Slide 76:Examples for analysis: 2.
Retrieve the following sequence: GI:7019521
Take a look at the associated publication (reference).
Analyze the sequence to see if any additional information can be obtained (run PSI-BLAST, and (as a homework) construct multiple alignment).  
Take a look at taxonomy report: what does it tell you?  

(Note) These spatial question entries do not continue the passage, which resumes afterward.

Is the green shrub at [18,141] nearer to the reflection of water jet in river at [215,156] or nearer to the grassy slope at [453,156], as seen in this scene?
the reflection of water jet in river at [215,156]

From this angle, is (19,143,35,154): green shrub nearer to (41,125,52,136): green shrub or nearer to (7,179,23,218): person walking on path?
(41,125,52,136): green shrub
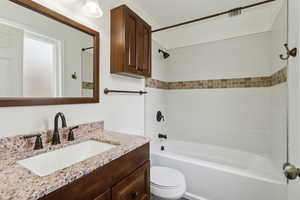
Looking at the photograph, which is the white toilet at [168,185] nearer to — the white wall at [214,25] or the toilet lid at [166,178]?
the toilet lid at [166,178]

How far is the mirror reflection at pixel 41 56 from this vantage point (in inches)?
32.3

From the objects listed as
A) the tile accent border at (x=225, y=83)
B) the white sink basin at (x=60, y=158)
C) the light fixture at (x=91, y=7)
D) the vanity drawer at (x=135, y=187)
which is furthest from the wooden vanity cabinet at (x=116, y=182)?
the tile accent border at (x=225, y=83)

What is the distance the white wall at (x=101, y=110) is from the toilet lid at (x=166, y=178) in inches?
21.7

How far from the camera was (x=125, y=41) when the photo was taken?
140 cm

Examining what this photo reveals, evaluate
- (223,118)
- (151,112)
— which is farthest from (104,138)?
(223,118)

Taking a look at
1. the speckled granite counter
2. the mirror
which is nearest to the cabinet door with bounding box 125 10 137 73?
the mirror

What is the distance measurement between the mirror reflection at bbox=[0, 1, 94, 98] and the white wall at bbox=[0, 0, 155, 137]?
103mm

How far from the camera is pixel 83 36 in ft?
4.04

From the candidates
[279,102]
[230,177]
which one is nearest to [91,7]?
[230,177]

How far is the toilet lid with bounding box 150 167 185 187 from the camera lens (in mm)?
1396

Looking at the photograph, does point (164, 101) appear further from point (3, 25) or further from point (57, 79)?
point (3, 25)

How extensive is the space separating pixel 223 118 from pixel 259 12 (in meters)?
1.60

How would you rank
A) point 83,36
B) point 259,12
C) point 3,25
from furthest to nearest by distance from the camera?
point 259,12 → point 83,36 → point 3,25

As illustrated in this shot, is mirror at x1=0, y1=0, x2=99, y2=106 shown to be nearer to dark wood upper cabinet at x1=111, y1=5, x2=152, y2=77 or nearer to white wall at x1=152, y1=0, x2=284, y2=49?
dark wood upper cabinet at x1=111, y1=5, x2=152, y2=77
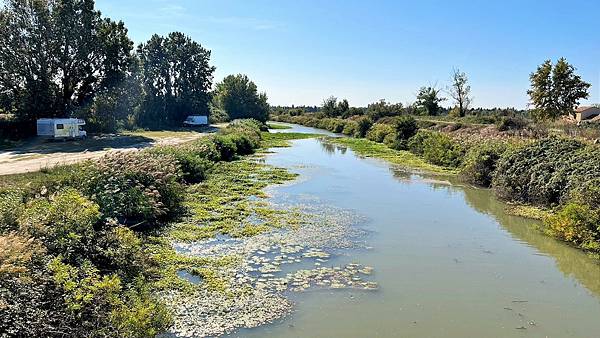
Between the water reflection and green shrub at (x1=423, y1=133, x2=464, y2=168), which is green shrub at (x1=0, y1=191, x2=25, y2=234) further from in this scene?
green shrub at (x1=423, y1=133, x2=464, y2=168)

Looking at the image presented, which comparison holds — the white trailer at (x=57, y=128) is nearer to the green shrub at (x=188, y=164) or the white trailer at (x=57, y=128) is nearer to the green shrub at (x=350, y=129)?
the green shrub at (x=188, y=164)

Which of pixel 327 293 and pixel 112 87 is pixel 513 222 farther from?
pixel 112 87

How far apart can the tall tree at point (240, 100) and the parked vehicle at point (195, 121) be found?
1629 centimetres

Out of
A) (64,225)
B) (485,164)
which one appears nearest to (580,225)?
(485,164)

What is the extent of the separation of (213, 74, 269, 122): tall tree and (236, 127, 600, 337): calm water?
57.3 meters

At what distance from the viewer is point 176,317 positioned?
7637 millimetres

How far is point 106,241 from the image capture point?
879 centimetres

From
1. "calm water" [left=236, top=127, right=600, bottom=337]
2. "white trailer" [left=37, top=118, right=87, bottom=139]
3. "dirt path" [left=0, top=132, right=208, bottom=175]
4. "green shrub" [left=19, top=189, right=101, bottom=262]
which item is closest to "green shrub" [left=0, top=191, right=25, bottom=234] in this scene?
"green shrub" [left=19, top=189, right=101, bottom=262]

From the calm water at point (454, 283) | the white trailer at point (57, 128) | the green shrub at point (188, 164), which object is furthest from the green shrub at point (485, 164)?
the white trailer at point (57, 128)

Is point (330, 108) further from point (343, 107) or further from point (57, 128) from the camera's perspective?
point (57, 128)

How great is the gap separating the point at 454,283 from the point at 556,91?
1222 inches

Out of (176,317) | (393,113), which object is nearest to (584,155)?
(176,317)

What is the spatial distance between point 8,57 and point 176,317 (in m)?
32.2

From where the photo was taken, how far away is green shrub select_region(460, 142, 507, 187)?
72.0 ft
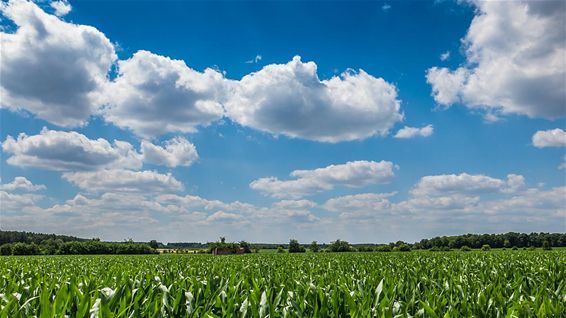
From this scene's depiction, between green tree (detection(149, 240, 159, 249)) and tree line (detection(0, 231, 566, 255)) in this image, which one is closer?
tree line (detection(0, 231, 566, 255))

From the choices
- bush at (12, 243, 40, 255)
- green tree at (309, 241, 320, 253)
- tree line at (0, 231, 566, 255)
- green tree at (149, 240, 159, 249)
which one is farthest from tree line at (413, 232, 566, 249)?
bush at (12, 243, 40, 255)

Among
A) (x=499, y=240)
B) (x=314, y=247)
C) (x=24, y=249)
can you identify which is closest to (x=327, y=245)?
(x=314, y=247)

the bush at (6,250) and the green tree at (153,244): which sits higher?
the green tree at (153,244)

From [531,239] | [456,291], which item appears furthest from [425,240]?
[456,291]

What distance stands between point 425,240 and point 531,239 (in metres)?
33.6

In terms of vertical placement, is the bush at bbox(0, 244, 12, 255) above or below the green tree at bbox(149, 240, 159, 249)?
below

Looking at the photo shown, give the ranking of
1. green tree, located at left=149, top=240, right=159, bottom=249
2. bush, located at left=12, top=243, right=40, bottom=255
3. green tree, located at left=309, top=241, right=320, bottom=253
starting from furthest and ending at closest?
green tree, located at left=149, top=240, right=159, bottom=249 < green tree, located at left=309, top=241, right=320, bottom=253 < bush, located at left=12, top=243, right=40, bottom=255

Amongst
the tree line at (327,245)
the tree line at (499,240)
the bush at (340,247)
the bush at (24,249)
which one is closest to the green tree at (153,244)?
the tree line at (327,245)

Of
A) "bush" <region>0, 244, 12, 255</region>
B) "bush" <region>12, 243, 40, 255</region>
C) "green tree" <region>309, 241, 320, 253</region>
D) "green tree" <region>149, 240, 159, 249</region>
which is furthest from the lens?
"green tree" <region>149, 240, 159, 249</region>

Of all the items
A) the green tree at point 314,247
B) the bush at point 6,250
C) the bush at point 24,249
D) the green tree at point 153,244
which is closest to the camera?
the bush at point 24,249

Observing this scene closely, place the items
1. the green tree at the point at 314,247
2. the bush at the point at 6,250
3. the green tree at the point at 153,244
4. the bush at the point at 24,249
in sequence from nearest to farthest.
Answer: the bush at the point at 24,249
the bush at the point at 6,250
the green tree at the point at 314,247
the green tree at the point at 153,244

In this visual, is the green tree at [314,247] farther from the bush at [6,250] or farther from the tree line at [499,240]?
the bush at [6,250]

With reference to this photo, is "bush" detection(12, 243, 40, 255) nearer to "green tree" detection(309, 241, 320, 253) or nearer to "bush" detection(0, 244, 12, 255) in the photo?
"bush" detection(0, 244, 12, 255)

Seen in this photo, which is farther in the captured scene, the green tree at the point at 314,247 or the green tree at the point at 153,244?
the green tree at the point at 153,244
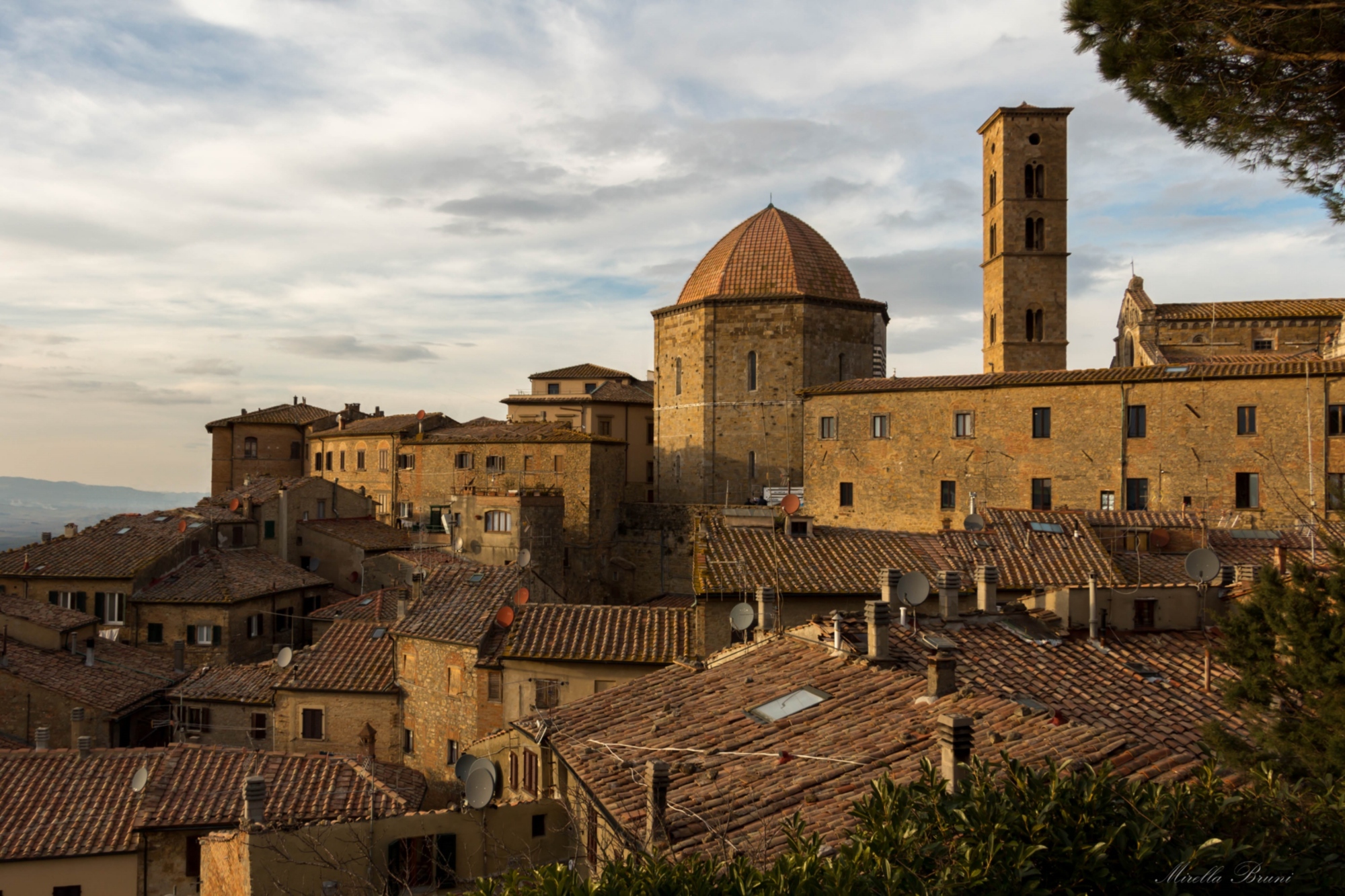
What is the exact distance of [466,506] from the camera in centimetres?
4053

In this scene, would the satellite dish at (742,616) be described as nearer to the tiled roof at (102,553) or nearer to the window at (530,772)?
the window at (530,772)

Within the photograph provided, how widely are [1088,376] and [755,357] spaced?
A: 1471 cm

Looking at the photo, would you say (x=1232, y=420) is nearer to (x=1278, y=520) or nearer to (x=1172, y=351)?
(x=1278, y=520)

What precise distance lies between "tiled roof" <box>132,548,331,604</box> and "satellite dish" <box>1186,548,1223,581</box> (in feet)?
96.2

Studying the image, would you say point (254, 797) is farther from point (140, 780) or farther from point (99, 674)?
point (99, 674)

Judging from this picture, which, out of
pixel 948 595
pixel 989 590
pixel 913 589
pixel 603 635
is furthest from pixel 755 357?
pixel 913 589

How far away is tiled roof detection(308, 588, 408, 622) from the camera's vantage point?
30.2 metres

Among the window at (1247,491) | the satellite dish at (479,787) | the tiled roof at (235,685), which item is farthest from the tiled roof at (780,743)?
the window at (1247,491)

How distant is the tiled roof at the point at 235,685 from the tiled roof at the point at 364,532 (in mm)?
12881

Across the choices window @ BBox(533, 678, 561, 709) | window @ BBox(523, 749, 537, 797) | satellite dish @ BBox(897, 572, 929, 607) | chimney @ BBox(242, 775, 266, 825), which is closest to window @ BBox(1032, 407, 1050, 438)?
satellite dish @ BBox(897, 572, 929, 607)

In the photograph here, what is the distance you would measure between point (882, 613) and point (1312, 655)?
587 cm

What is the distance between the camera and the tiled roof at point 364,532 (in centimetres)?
4206

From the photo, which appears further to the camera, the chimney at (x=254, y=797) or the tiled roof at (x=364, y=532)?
the tiled roof at (x=364, y=532)

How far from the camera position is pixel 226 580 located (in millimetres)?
34781
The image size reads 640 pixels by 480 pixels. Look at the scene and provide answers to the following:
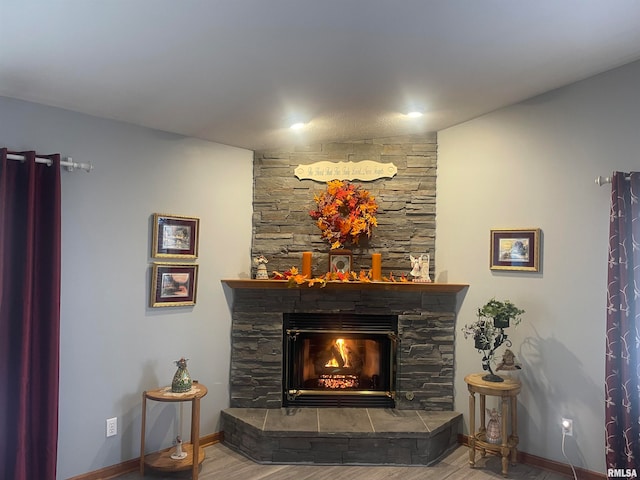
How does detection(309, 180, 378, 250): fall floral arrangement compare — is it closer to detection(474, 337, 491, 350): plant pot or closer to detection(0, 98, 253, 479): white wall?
detection(0, 98, 253, 479): white wall

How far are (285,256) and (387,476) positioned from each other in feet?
6.19

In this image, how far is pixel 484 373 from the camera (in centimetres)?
361

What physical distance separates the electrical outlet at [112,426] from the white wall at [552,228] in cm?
264

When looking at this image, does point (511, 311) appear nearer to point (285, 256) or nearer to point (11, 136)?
point (285, 256)

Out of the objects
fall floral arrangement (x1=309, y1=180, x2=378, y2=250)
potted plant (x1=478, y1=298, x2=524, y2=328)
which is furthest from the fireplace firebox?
potted plant (x1=478, y1=298, x2=524, y2=328)

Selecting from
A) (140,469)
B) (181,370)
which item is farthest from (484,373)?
(140,469)

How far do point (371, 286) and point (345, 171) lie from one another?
1.05 m

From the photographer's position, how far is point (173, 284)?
11.7 ft

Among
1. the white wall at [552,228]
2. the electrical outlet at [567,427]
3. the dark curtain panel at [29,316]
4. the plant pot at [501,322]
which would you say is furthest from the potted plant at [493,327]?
the dark curtain panel at [29,316]

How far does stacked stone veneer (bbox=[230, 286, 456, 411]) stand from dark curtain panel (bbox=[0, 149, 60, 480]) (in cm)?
151

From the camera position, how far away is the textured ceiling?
6.61 ft

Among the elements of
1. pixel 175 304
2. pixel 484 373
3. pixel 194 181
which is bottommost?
pixel 484 373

Find experimental paper associated with one of the sequences found by PSI-BLAST.  What annotation is appropriate for this sequence and for the entire family?
 
Slide 77:Examples for analysis: 3.
Predict the function of the following proteins:
GenBank:  GI:  27716853
E. coli  YjeE protein
Verify and/or correct the following functional annotations.  Can you explain why the erroneous annotations were made?
PIR: H87387
GenBank:  GI:15606003  GI:15807219 
PIR: F70338 
 
Slide 78:Examples for analysis:  4.  Homework:  an exercise in transitive relationships:Start with>gi|20093648|ref|NP_613495.1| Uncharacterized membrane protein, conserved in Archaea [Methanopyrus kandleri AV19](this is a short membrane protein); run PSI-BLAST, make sure you have filtering, complexity and CD-search off. There are no good hits but a bunch of sub-threshold ones.  Collect "suspect" relations, use them as queries and expand the net.  You will be able to come up with two proteins:>gi|21227474|ref|NP_633396.1| hypothetical protein [Methanosarcina mazei Goe1] and>gi|14324537|dbj|BAB59464.1| hypothetical protein [Thermoplasma volcanium]When used as a PSI-BLAST query, the first will tie the Methanopyrus protein into a group, while the second will tie this group to the Sec61 subunit of preprotein translocase.Then, of course, you can obtain the same result with CD-search in a single step  ?.